Exercise aim: Select every line of the items that contains the word "further", and copy each one unchanged.
**** Input rows ****
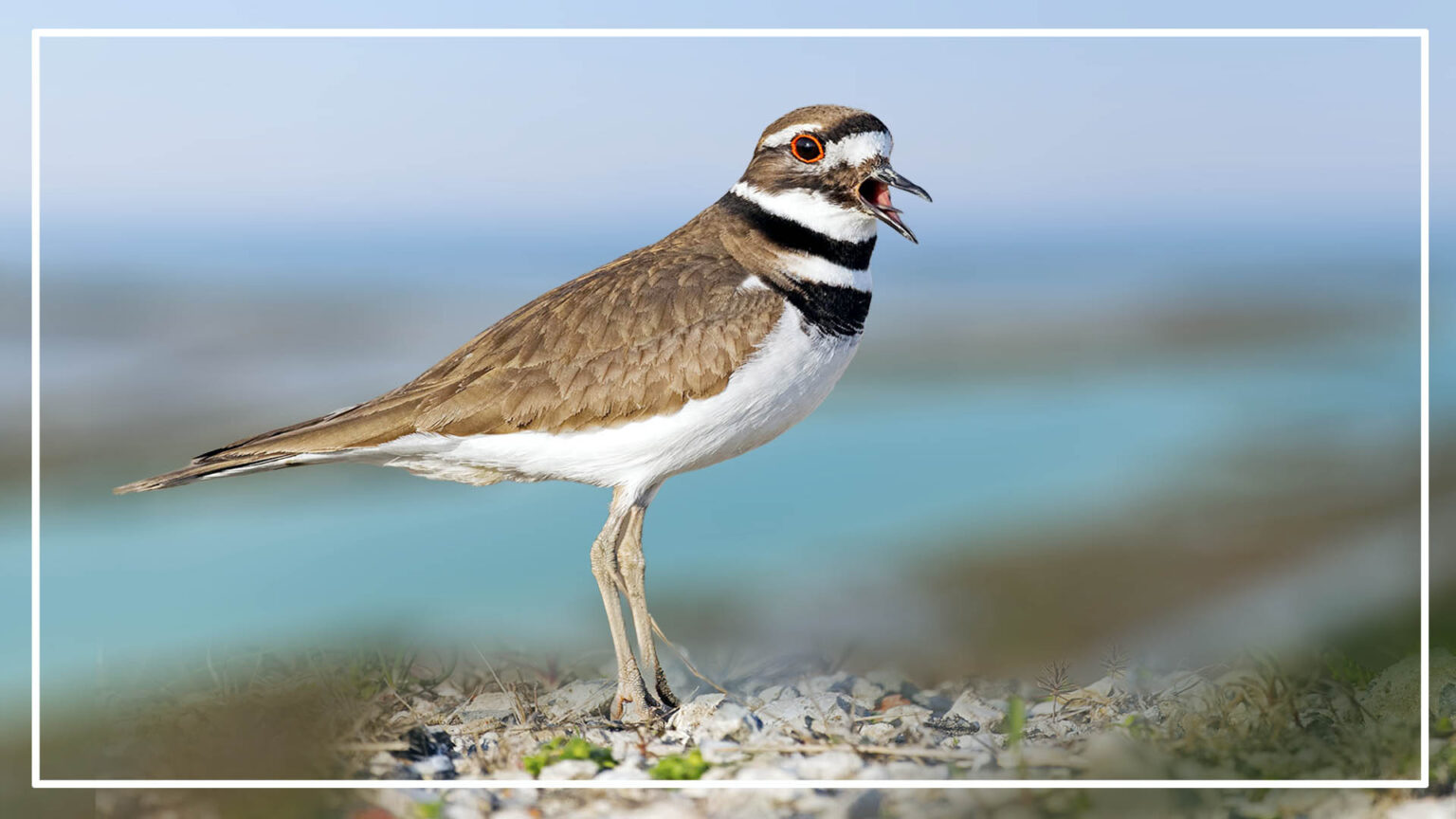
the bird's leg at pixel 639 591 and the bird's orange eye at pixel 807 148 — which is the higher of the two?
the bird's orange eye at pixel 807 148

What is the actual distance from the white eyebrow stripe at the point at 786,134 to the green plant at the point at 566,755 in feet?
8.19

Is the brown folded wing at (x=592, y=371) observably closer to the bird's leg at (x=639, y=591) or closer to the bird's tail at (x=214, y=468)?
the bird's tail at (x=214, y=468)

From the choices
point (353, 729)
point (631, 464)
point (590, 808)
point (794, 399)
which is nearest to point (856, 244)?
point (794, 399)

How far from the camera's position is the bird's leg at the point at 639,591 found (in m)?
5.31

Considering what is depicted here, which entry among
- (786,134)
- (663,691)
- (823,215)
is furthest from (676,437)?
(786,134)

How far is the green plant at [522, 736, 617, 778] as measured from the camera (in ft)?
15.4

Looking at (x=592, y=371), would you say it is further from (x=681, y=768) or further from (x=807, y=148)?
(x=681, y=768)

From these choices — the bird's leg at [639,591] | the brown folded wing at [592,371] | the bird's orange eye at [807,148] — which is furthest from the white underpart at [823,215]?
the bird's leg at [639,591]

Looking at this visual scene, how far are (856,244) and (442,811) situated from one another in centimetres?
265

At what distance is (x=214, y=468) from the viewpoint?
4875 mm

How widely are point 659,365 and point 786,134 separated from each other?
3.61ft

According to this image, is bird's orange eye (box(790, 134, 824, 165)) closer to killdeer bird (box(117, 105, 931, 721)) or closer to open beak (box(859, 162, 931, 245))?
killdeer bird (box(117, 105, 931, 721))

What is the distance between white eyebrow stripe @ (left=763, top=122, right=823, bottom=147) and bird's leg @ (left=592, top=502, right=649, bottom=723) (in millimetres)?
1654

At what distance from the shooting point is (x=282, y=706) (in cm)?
****
**** Input rows ****
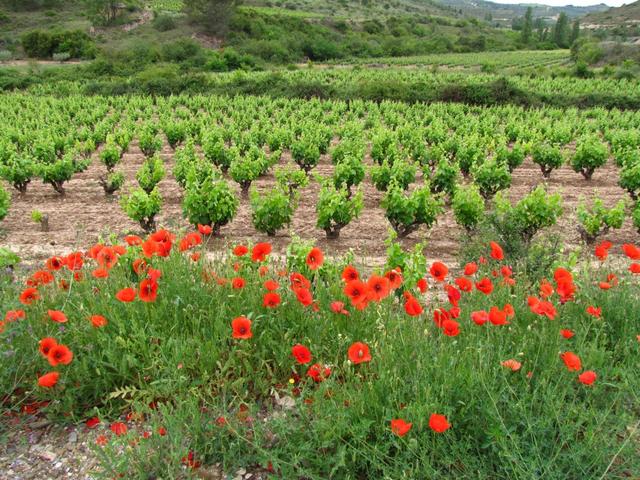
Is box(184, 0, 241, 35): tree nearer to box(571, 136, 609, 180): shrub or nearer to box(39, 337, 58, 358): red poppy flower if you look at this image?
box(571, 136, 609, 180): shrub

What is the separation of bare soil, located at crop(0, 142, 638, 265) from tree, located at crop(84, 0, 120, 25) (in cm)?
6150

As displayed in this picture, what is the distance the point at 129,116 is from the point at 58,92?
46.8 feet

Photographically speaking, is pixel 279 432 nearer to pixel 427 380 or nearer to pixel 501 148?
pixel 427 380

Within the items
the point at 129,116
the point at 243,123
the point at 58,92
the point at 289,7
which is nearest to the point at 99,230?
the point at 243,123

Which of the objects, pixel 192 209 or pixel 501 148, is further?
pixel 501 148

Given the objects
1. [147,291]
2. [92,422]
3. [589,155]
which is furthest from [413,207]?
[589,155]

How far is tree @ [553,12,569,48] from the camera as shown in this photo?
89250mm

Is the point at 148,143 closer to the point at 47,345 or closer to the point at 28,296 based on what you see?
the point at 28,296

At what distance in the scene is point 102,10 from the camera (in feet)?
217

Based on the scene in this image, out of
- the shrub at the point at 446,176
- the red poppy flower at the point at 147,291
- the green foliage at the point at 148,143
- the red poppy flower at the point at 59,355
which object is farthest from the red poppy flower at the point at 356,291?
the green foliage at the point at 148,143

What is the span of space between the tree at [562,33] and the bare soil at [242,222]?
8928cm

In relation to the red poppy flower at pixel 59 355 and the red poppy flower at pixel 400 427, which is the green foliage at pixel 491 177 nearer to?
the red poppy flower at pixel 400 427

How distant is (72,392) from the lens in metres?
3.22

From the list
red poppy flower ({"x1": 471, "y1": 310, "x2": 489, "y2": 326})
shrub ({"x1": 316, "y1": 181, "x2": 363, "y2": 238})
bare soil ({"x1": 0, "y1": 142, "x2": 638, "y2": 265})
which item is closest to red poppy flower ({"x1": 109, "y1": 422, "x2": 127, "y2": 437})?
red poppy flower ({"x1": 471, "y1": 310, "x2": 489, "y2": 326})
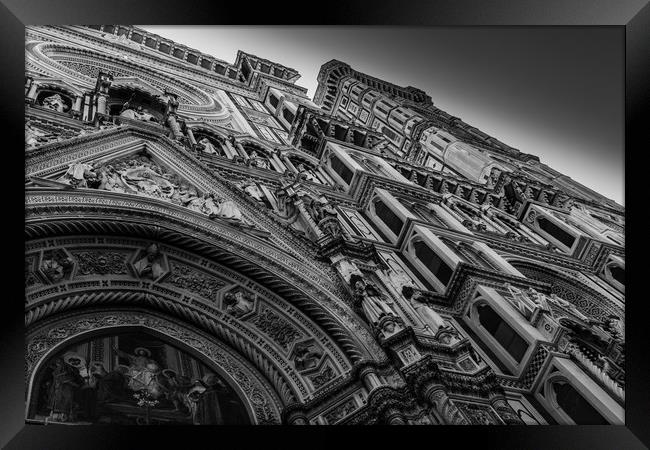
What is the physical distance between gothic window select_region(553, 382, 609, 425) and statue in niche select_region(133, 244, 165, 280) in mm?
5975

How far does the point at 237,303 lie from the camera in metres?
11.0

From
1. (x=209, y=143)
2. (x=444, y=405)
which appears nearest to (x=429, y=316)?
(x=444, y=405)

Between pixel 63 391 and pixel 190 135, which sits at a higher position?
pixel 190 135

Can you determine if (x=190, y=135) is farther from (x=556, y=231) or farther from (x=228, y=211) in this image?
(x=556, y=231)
****
Solution to the problem:
Looking at (x=592, y=371), would you say it is further from (x=681, y=768) or further from (x=807, y=148)?
Which of the objects, pixel 192 209 or pixel 501 148, is further?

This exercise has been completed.